«Dalle porte chiuse alle porte aperte»
La prima visita di Jerry Pillay, segretario generale del Cec, all’Incontro dei leader delle Chiese del Pacifico nelle Fiji
Alle Fiji, il segretario generale del Consiglio ecumenico delle Chiese (Cec), Jerry Pillay – ha partecipato all’Incontro dei leader delle Chiese del Pacifico nelle Fiji e ha ricordato che in quei luoghi, «la memoria e la storia fanno vivere le identità, che si tramandano di generazione in generazione».
L’ha fatto predicando presso la Chiesa Presbiteriana di Sant’Andrea a Suva lo scorso 12 aprile esprimendo nell’occasione la sua profonda gioia per «l’opportunità di poter condividere la parola di Dio con le comunità del Pacifico».
Per molti popoli del Pacifico, ha proseguito, «l’Oceano è al tempo stesso vita e pericolo» perché «nutre, unisce e sostiene, ma può anche minacciare e sopraffare».
Allo stesso modo, la vita porta con sé sia benedizioni che timori: «Vedere Gesù nel contesto del Pacifico significa riconoscerlo come presente in mezzo alla tempesta – ha esortato Pillay –. Vedere Gesù significa innanzitutto riconoscere che Lui è con noi, anche quando ci sentiamo soli».
Pillay ha poi riflettuto sul fatto che spesso desideriamo vedere e ricordare l’immagine di Dio senza ferite: ossia quella di un Dio potente, distante, immune al dolore, «ma il vero Cristo – ha chiosato Pillay –, si riconosce dalle sue cicatrici».
«Vedere Gesù chiaramente, significa comprendere che Dio ci incontra nella sofferenza, non al di fuori di essa. E non solo: le nostre ferite, se affidate alle Sue mani, possono diventare il luogo in cui inizia la vita della risurrezione».
Molte isole portano ferite: quelle della colonizzazione, dello sfollamento, della perdita di terre, della distruzione culturale e di una catastrofe climatica inesorabile: «Anche le famiglie portano le loro ferite fatte di dolore, difficoltà, sacrificio. Pure il Cristo risorto non è senza cicatrici».

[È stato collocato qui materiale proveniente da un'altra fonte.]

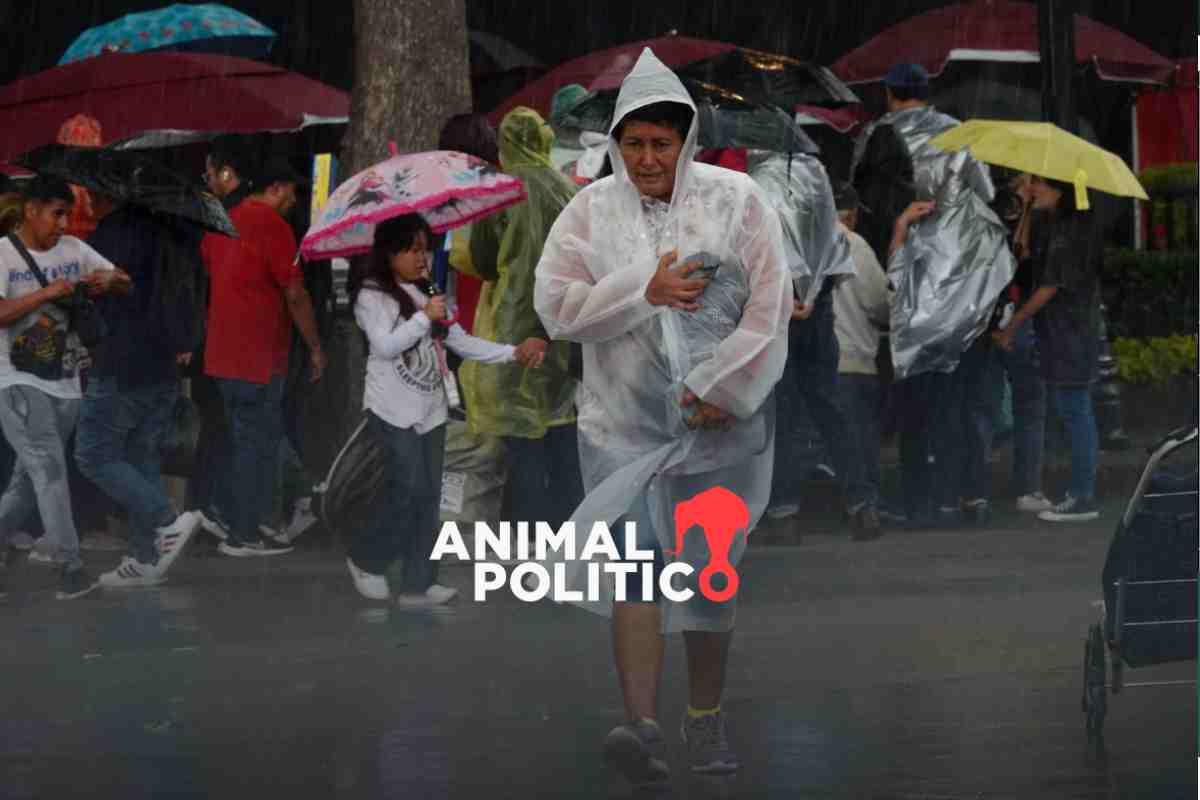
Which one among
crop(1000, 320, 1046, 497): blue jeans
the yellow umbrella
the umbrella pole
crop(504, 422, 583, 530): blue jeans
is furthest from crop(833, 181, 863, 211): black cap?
the umbrella pole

Le sue ferite non vengono cancellate, ma trasformate: «Vedere Gesù significa comprendere che Dio non cancella la nostra storia, ma la redime. Le cicatrici rimangono, ma non definiscono più il futuro. In molte culture del Pacifico, la narrazione è sacra. La storia delle ferite di Gesù è la storia d’amore di Dio; una storia che incontra la nostra e la trasforma».

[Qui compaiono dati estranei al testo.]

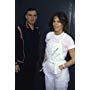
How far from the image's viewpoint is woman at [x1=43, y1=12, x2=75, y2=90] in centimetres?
138

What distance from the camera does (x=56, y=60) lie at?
4.54 feet

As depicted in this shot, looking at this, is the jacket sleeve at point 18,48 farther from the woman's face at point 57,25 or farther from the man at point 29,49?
the woman's face at point 57,25

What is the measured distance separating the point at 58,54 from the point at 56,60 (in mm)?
42

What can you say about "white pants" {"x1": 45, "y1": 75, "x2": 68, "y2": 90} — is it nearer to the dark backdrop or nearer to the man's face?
the dark backdrop

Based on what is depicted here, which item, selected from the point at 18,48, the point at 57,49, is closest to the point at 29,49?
the point at 18,48

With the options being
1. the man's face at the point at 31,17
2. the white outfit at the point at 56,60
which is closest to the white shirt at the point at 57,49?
the white outfit at the point at 56,60

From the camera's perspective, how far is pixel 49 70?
1.40 metres

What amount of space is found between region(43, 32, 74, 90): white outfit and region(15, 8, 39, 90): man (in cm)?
7

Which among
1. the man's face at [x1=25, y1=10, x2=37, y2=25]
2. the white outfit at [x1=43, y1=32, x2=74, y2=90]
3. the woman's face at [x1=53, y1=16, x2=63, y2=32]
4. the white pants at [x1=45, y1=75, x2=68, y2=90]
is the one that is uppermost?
the man's face at [x1=25, y1=10, x2=37, y2=25]

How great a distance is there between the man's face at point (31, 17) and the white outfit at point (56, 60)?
0.14 metres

Gesù, dunque, non si limita ad apparire, ma incarica: «Vedere Gesù non è mai solo un’esperienza privata, ma conduce alla missione».
Pillay ha infine osservato che i discepoli passano dalla paura allo scopo, ossia attraversano il guado passando «Dalle porte chiuse alle vite aperte». E che quando vediamo veramente Gesù, «siamo trasformati».

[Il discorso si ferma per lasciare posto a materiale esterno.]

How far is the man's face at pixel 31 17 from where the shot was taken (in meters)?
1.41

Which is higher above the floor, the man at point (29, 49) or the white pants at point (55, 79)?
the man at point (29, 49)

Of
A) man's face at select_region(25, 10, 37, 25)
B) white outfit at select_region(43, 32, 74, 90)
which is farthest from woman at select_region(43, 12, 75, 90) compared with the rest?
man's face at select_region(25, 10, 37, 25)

I leader delle chiese di tutto il Pacifico si sono riuniti a Suva dal 13 al 17 aprile per l’Incontro dei leader delle Chiese del Pacifico (Pclm). Un importante incontro regionale promosso dalla Conferenza delle Chiese del Pacifico (Pcc) incentrato sul rafforzamento dell’unità della riflessione teologica e dell’azione collettiva di fronte alle crescenti sfide regionali e per riflettere su temi di interesse comune, tra cui il cambiamento climatico, le migrazioni, lo sviluppo della leadership e il crescente impatto sociale dell’uso di droghe.
Questa è stata la prima visita di Pillay nella regione (accompagnato da Marcelo Schneider, membro dello staff del Cec) da quando ha assunto l’incarico di segretario generale del Cec nel gennaio 2023. Oltre a predicare durante la funzione di benvenuto, Pillay ha tenuto anche diversi incontri su temi quali: l’ascesa dell’autoritarismo e del nazionalismo religioso e il pellegrinaggio ecumenico globale del Cec. L’incontro rappresentava anche un’importante tappa nella preparazione della XIII Assemblea Generale della Conferenza delle Chiese del Pacifico (Pclm) del 2027.